- _Document extract_
-=-=-
# "hot" nodule, test results, so confused!



## babygirl1 (Jun 8, 2010)

I posted earlier and now have labs (Multinodular goiter- 3 are 1 cm or less, one is 4 cm and may be slightly hot). Here are the lab results from May and November:

May 
tsh 3rd gen 1.17 (range .40-4.50) 
T3, free 240 (range-230-420) 
T4, free 1.0 (range -0.8-1.8)

Nov
tsh, 3rd gen .76 (same range)
T3, free 2.6 (range-2.3-4.2) 
T4, free 1.1 (same range)

The endocrinologist said that the nodules had not changed in size and we would just wait and check next November. He mentioned something about one test being high normal and that that indicates that the large nodule might be slightly hot. I told him about my nails splitting, cold and tired alot, CAN NOT lose weight, etc... but he said that wasn't caused by the thyroid. 
I spoke with someone at an thyroid institute (I don't know if I'm allowed to write the name). They said nodules usually meant hypo. I am so confused! Should I go elsewhere? Any suggestions would be so very appreciated.


----------



## lainey (Aug 26, 2010)

>>The endocrinologist said that the nodules had not changed in size and we would just wait and check next November. He mentioned something about one test being high normal and that that indicates that the large nodule might be slightly hot.<<

Did you do a radioactive uptake scan that showed this?

Nodules can be functional, or "hot", causing hyperthyroidism. In addition, thyroid nodules are common in the general population and can occur without any thyroid disfunction at all. You did not get the best information from the "thyroid institute".

Did the endo run any antibodies tests on you to see if you have any possible autoimmune problems? These would be found here: http://www.labtestsonline.org/understanding/analytes/thyroid_antibodies/test.html

Watch and wait is typically what is indicated here, barring any further blood testing.

When is your next appointment and what testing is planned for that?


----------



## Andros (Aug 26, 2009)

babygirl1 said:


> I posted earlier and now have labs (Multinodular goiter- 3 are 1 cm or less, one is 4 cm and may be slightly hot). Here are the lab results from May and November:
> 
> May
> tsh 3rd gen 1.17 (range .40-4.50)
> ...


Has anyone done any antibodies' tests? That one nodule is pretty big; I would be concerned about that.

Did you have any of these?

TSI (thyroid stimulating immunoglobulin),TPO (antimicrosomal antibodies) TBII (thyrotropin-binding inhibitory immunoglobulin), Thyroglobulin Ab, ANA (antinuclear antibodies), (thyroid hormone panel) TSH, Free T3, Free T4.

You can look this stuff up here and more.........
http://www.labtestsonline.org/unders...s/thyroid.html

Why not an FNA (fine needle aspiration) of the 4 Cm nodule???


----------



## babygirl1 (Jun 8, 2010)
-=-=-
- _Data extract_
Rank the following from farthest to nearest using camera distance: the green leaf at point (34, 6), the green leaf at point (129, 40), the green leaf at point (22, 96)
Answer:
-=-=-
- _Actions to take_
**A.** Write out everything in the thyroid nodule thread from "T4, free 1.0" down to "by the thyroid.".
**B.** Extend the thyroid nodule thread from where it stops.
The listing has no part in this.

- _Expected results_
**A.**
T4, free 1.0 (range -0.8-1.8)

Nov
tsh, 3rd gen .76 (same range)
T3, free 2.6 (range-2.3-4.2) 
T4, free 1.1 (same range)

The endocrinologist said that the nodules had not changed in size and we would just wait and check next November. He mentioned something about one test being high normal and that that indicates that the large nodule might be slightly hot. I told him about my nails splitting, cold and tired alot, CAN NOT lose weight, etc... but he said that wasn't caused by the thyroid.

**B.**
I had an fna back in November of last year on all four nodules. It came back as negative for cancer. I had an antibodies test done last year too and it was normal. Does the fact that the the tsh went from 1.17 to .76 in six months mean anything? The doc said that levels do fluctuate.

I have not had an RAI done because he said that it would just show that the larger nodule was probably hot and that we would just do what we are doing now.


----------



## lainey (Aug 26, 2010)

>>I have not had an RAI done because he said that it would just show that the larger nodule was probably hot and that we would just do what we are doing now.<<

Okay, yes, but "probably" is conjecture, it is not "is" or "isn't", and if it were me, I would want to know for sure.

>>I had an fna back in November of last year on all four nodules<<

Also, it's been a year. Things do change. Don't assume the status quo. It's time to re-do this, and the antibodies testing.

>>The doc said that levels do fluctuate. <<

Yes, they do, sometimes widely.

You need better follow up on this. Is the large nodule causing any symptoms of it's own ie. hoarseness, discomfort ?


----------



## Andros (Aug 26, 2009)

babygirl1 said:


> I had an fna back in November of last year on all four nodules. It came back as negative for cancer. I had an antibodies test done last year too and it was normal. Does the fact that the the tsh went from 1.17 to .76 in six months mean anything? The doc said that levels do fluctuate.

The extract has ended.